La victoria de Publio
Roma, julio de 187 a. C.
Publio entró en su casa exultante. Desde el Senado hasta las mismísimas puertas de su domus había caminado entre los vítores de júbilo de sus amigos senadores y, al correr la noticia de que había solicitado un iudicium populi, a éstos se habían sumado centenares de personas que se arremolinaban a su alrededor para expresarle su apoyo. Publio sabía que eran muchos los ciudadanos que estaban hartos de las insidias de Catón contra él y toda su familia, pero al ver a todo aquel gentío a su alrededor, felicitándole y animándole con tanta efusividad, Publio Cornelio Escipión comprendió que su idea de exigir un iudicium populi había sido una jugada maestra que ni tan siquiera el ya fallecido Quinto Fabio Máximo hubiera podido superar. Estaba claro que Catón, al lado de su mentor, era tan sólo un aprendiz. Publio sabía que él no era, ni mucho menos, el político más hábil que había tenido Roma, y, sin embargo, en una sola sesión del Senado acababa de hacer tambalear toda la estrategia de Catón para derribarle. Sí, estaba exultante, feliz, no cabía en sí.
—¡Vino para todos! —espetó con cierto despecho a su mujer nada más entrar en casa. Y no le dijo más.

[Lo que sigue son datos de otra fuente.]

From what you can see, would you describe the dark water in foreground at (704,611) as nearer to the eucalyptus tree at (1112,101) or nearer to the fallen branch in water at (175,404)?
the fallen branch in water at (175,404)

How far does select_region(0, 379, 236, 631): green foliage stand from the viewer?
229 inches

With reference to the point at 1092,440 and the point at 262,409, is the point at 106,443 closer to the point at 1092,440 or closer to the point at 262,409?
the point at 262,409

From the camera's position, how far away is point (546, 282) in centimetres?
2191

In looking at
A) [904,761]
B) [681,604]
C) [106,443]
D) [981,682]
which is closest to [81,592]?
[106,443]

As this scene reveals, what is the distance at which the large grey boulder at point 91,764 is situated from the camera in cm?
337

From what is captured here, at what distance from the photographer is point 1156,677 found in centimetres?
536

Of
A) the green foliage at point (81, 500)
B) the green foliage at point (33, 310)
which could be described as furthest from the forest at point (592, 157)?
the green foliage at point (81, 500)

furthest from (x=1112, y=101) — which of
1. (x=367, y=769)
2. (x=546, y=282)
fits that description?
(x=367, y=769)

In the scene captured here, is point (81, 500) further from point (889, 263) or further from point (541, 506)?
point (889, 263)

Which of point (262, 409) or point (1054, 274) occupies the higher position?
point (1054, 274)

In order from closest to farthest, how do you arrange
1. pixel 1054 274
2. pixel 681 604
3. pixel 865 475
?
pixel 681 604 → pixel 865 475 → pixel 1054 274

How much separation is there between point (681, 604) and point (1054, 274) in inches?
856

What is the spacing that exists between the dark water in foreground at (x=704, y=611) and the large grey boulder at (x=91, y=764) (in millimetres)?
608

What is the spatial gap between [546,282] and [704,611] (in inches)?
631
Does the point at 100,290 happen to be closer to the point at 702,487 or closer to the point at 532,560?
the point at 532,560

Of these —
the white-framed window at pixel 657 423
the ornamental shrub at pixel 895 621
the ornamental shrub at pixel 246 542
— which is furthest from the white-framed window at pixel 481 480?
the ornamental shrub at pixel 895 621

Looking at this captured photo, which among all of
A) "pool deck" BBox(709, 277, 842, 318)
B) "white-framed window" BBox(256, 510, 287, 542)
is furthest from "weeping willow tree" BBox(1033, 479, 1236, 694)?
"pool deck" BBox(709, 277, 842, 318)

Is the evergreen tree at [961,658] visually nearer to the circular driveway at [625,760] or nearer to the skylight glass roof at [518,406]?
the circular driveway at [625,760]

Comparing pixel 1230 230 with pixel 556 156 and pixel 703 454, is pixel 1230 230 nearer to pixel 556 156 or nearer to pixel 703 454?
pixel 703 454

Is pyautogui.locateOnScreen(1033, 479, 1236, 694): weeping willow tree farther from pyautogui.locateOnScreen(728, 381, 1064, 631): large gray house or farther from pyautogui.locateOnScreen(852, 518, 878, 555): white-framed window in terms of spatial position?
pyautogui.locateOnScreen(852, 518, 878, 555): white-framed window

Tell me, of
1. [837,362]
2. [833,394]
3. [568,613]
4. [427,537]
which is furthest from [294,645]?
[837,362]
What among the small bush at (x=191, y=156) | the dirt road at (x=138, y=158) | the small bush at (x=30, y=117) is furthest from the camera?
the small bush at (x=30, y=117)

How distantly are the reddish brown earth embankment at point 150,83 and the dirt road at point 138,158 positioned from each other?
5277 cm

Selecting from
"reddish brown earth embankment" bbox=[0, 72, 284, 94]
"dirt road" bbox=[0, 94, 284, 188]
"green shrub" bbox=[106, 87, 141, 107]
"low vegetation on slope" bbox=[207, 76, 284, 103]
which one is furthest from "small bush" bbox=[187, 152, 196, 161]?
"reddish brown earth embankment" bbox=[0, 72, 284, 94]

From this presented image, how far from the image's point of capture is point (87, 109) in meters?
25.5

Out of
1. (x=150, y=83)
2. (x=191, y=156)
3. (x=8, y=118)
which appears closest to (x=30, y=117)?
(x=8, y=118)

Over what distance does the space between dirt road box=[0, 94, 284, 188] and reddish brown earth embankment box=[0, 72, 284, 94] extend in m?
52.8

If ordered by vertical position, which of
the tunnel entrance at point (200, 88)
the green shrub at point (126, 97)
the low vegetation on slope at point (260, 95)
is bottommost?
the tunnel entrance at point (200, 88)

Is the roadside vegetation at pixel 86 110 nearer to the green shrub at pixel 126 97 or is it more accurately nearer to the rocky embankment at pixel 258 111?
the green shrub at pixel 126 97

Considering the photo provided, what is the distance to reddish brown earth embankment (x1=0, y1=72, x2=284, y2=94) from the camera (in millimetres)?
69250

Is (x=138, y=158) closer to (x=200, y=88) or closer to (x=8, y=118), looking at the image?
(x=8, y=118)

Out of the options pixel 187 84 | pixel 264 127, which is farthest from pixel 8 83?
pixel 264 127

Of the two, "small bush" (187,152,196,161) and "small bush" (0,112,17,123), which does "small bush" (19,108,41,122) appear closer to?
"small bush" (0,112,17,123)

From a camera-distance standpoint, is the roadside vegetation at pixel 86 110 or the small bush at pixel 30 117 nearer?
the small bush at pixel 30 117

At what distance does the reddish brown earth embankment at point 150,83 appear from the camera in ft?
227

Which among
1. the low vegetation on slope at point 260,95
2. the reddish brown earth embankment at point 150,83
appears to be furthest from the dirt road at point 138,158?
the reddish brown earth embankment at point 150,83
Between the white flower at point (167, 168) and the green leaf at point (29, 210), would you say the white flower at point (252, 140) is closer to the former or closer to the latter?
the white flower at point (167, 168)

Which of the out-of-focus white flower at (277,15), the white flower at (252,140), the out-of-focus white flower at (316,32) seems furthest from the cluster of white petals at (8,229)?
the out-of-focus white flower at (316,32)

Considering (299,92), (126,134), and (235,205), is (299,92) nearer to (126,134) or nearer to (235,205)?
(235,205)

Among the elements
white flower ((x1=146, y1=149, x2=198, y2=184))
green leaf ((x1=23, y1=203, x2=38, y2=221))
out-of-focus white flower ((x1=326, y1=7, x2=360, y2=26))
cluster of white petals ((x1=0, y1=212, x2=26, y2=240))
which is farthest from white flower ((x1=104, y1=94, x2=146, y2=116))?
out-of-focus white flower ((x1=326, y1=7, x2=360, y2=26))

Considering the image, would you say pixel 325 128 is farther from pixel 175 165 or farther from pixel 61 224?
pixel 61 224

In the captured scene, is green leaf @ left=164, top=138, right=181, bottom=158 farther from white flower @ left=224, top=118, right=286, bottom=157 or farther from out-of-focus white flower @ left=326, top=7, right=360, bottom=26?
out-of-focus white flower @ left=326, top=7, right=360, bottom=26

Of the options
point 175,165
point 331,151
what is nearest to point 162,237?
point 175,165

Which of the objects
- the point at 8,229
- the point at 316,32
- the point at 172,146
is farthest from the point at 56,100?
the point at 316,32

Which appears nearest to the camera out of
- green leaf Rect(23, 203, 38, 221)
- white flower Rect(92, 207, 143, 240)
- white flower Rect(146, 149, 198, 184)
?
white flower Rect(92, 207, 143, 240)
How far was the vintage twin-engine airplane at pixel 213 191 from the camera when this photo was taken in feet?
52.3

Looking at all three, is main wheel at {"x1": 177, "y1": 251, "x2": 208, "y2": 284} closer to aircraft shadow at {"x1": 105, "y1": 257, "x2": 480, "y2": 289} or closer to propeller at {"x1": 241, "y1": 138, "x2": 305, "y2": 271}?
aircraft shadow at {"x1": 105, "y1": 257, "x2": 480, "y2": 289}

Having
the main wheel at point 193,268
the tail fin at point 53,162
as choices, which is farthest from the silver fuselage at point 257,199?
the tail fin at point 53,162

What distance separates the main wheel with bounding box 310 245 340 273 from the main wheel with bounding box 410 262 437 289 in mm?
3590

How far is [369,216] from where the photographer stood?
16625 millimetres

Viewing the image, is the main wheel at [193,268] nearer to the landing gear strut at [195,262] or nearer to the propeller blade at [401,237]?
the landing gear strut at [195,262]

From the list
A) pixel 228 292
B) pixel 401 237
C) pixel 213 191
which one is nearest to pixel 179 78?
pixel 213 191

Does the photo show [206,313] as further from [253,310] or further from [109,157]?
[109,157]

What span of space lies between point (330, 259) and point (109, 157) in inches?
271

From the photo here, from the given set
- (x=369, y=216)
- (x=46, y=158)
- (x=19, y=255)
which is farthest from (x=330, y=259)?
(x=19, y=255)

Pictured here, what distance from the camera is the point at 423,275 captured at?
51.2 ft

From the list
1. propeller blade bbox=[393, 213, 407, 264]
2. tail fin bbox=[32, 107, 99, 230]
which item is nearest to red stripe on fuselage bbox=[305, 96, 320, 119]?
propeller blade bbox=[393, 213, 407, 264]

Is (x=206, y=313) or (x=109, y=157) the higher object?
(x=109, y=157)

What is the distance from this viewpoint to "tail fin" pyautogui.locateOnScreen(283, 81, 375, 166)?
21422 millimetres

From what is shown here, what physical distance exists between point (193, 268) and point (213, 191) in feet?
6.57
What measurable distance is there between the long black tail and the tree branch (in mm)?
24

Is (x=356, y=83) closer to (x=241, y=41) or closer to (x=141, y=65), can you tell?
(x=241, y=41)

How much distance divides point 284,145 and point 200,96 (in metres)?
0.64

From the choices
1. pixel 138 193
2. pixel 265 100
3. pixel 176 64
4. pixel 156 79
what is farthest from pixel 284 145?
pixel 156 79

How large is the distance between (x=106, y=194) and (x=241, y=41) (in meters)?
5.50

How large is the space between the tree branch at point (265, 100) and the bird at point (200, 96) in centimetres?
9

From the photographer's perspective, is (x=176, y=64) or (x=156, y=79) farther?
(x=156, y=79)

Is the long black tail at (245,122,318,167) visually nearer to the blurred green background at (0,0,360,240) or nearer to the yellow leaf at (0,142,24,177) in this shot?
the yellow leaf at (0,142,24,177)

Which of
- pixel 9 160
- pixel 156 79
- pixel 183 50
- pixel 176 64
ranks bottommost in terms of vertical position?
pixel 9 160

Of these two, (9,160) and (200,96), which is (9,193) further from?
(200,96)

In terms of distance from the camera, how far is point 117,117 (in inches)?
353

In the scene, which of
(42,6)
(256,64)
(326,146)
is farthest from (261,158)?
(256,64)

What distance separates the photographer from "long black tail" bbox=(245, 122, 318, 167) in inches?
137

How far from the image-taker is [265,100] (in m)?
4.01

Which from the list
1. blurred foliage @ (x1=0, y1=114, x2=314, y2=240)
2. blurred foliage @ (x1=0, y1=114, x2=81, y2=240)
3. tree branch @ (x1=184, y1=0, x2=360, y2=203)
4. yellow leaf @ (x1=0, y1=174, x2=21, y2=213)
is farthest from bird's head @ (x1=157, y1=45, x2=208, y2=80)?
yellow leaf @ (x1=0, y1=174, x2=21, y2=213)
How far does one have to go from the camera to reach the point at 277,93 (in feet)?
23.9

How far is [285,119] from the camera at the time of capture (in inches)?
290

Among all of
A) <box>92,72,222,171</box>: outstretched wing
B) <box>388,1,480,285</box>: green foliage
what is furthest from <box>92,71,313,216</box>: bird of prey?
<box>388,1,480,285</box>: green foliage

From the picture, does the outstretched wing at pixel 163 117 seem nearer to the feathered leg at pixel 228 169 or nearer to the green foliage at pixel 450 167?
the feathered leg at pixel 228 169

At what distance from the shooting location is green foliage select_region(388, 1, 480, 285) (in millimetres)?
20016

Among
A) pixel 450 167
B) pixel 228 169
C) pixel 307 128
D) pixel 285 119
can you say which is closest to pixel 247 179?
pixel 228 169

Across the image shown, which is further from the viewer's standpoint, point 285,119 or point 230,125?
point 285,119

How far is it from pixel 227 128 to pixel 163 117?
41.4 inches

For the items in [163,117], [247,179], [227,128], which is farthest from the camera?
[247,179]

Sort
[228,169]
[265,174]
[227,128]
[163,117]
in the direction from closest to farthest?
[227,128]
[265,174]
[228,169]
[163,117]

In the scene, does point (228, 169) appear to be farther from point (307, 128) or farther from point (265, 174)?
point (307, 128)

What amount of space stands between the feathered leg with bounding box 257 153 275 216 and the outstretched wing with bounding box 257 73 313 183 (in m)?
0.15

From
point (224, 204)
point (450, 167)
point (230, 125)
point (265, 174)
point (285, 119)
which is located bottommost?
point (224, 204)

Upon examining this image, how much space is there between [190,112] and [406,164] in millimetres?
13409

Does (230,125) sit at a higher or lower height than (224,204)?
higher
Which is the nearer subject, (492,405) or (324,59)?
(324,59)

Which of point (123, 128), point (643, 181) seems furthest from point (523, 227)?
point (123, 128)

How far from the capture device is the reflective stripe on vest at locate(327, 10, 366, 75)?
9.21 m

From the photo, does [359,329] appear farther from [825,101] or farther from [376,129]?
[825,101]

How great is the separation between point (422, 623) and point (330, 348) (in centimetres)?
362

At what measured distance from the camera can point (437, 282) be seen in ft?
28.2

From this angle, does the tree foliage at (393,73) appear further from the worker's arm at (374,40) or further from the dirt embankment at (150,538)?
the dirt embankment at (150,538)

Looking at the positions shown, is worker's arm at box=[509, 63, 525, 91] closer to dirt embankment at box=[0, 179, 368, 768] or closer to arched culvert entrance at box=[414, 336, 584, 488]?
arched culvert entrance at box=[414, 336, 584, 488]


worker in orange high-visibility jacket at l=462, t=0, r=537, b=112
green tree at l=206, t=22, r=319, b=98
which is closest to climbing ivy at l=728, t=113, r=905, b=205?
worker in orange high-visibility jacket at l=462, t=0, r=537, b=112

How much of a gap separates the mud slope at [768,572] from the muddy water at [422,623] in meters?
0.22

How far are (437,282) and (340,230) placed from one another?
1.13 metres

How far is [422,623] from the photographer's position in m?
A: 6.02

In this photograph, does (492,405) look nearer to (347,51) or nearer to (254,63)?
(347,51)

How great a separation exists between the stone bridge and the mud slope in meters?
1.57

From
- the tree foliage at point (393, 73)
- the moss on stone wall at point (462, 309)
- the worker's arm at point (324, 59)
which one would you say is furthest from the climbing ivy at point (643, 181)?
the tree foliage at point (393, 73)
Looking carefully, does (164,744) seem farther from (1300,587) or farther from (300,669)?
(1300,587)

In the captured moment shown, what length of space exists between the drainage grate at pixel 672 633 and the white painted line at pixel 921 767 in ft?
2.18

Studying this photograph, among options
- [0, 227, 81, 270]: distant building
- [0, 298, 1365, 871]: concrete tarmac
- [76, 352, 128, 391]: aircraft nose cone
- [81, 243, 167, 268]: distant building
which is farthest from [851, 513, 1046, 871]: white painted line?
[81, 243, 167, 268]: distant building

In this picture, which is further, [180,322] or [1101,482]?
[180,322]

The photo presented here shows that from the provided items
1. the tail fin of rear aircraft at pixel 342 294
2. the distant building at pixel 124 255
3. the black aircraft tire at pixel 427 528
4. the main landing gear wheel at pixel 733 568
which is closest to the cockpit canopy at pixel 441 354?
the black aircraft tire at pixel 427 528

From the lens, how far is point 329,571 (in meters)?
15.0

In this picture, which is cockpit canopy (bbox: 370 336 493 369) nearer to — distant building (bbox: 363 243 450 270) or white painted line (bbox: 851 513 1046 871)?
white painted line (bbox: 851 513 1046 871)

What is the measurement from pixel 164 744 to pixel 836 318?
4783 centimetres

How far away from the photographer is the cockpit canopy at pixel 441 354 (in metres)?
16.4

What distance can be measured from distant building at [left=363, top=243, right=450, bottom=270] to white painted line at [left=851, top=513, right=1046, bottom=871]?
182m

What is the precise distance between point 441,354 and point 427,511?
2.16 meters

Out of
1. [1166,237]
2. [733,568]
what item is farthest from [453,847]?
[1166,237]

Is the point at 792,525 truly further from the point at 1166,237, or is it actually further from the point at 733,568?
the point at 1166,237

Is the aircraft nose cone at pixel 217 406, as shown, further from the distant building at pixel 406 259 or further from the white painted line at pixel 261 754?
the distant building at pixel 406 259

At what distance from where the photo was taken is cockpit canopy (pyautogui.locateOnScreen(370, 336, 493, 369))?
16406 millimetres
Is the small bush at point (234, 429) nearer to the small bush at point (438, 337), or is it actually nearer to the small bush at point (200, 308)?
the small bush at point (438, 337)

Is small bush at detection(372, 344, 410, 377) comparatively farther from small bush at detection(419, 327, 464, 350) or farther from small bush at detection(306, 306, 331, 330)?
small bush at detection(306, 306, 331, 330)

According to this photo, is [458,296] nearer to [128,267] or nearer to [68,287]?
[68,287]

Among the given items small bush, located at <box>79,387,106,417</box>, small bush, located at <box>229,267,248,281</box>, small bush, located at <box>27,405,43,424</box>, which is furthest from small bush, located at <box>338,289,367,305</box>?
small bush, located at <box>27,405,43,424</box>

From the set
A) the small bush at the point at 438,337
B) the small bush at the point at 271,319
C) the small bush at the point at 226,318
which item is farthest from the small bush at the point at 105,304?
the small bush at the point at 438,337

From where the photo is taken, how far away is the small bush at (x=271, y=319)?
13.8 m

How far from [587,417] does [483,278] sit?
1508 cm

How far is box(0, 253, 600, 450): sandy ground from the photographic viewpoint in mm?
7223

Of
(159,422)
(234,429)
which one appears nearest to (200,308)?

Emilia sabía que su marido estaba profundamente dolido con ella por haberle intentado retener aquella mañana y, más aún, por intentar hacerlo a través de Areté; una mañana que, a lo que se veía, se había tornado en victoria absoluta; sólo había que ver las risas, abrazos y palmadas que se daban en la espalda unos a otros todos los amigos de su marido. Emilia dio las instrucciones pertinentes a los esclavos y pronto el vino empezó a ser repartido entre los numerosos invitados. Cayo Lelio advirtió la confusión de Emilia y, aunque con una copa de vino en la mano, se acercó a la esposa de su gran amigo y le resumió todo lo ocurrido en el Senado.
—Ha estado soberbio, impresionante —apostillaba Lelio al terminar su explicación—. Tendrías que haber visto la cara de Catón cuando Publio les arrojó las tablas de las cuentas de la campaña de Asia y, más aún, cuando exigió el iudicium populi. Ha estado brillante. —A Lelio le lloraban los ojos mientras repetía esa misma palabra una y otra vez—. Brillante, por Hércules, brillante.
—Un juicio público —repitió para sí misma Emilia. El pueblo adoraba a su esposo. La idea era buena. Su marido había sido hábil y, sin embargo, su intuición le decía que aquello era sólo el principio de algo de lo que no acertaba a ver el final. Catón no se detendría porque la sentencia de un iudicium populi no fuera de su agrado. Cualquier otro sí, pero Catón no. Pero allí todo el mundo estaba feliz, y Publio, antes tan unido a ella, era casi un extraño con el que apenas compartía un lecho y ni siquiera todas las noches. Emilia dio media vuelta y se retiró a su habitación. Por el pasillo llegaba el ruido de la tremenda algarabía que los amigos de su marido creaban mientras las copas de vino se escanciaban por una decena de esclavos. Emilia miró al suelo. Ojalá la felicidad fuera el sentimiento adecuado para aquel día y, sobre todo, para el futuro.